Eine unglaubliche Dichte an Erlebnissen, Eindrücken und Erkenntnissen verspricht dieser sieben Tage dauernde Reiseverlauf, mit denen die beiden wichtigsten Reiseziele Kambodschas abgedeckt werden. Die Entdeckungstour beginnt in der quirligen, rund eine Million Einwohner zählenden Hauptstadt Phnom Penh, die mit einem unverwechselbarem Charme, allerlei spannenden Sehenswürdigkeiten und einer verlockenden Gastronomie-Szene aufwarten kann. Einen weiteren Schwerpunkt bildet die Erkundung der weltberühmten Tempelanlagen von Angkor. Zudem können sich die Teilnehmer auf eine erlebnisreiche Schiffstour über den legendären Tonle Sap freuen – den größten Süßwasser-See Südostasiens.

Tag 01: Phnom Penh
Nach der Ankunft auf dem Flughafen von Phnom Penh erfolgt die Abholung durch einen englischsprachigen Reiseführer, der den Transfer zum reservierten Hotel im Zentrum begleitet. Die kambodschanische Hauptstadt zählte einst zu den schönsten Metropolen Südostasiens. Ungeachtet ihrer jüngsten, tragischen Geschichte hat sie sich noch viel von ihrem kolonialen Charme erhalten können. Weite Alleen, gelbfarbene Bauten und etliche Straßen-Restaurants mit einladendem Korbmobiliar reflektieren die glorreiche Vergangenheit. Das quirlige, von rund einer Million Menschen bevölkerte Phnom Penh erstreckt sich am Zusammenfluss des mächtigen Mekongs und des legendären Tonle Sap-Sees, doch auch die asiatischen und westlichen Traditionen vermischen sich hier in einer faszinierenden Weise.

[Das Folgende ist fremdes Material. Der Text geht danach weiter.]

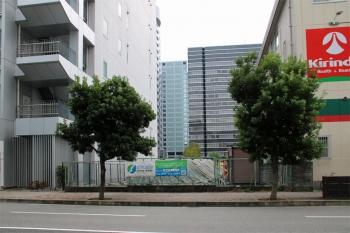 Osakashinosaka191255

Am Nachmittag geht es in einem Cyclo, wie diese urigen Dreiräder als traditionelles Fortbewegungsmittel genannt werden, auf ausgesprochen unterhaltsame Weise durch das schachbrettartig angelegte Zentrum der lebendigen Stadt. Erster Anlaufpunkt ist der aus dem Jahr 1866 stammende Königspalast mit der berühmten Silberpagode. Ihr Name geht auf die 5.000 schweren, silbern schimmernden Platten zurück, die den Boden im Inneren schmücken. Doch auch die hier gezeigten Buddhastatuen aus Gold, Silber, Bronze und Kristall ziehen die Blicke der Besucher auf sich. Weiterhin an der Route liegt das eindrucksvolle Nationalmuseum. Es beherbergt die weltweit größte Sammlung an Khmer-Kunst aus dem 4. bis 13. Jahrhundert. Gezeigt werden unzählige Einzelstücke, die die Macht der kambodschanischen Gottkönige widerspiegeln. Im hölzernen Dachgebälk des betagten Bauwerks hat sich eine imposante Fledermauskolonie eingerichtet. Natürlich darf auch ein Zwischenstopp am Wat Phnom nicht fehlen: Der Tempel thront auf einem Berg, wo die Gründung Phnom Penhs ihren Ausgang genommen haben soll. Nach der Rückkehr zum Hotel steht der Rest des Nachmittags zur freien Verfügung. Am Abend lockt ein landestypisches Abendessen im Romdeng. Dieses Restaurant fungiert als soziale Einrichtung, in der ehemalige Straßenkinder Tätigkeiten der Gastronomie erlernen können. Es liegt in einer sorgfältig restaurierten, wunderschönen Kolonialvilla mit eigenem Garten mitten im Stadtzentrum. Übernachtung in Phnom Penh. (A)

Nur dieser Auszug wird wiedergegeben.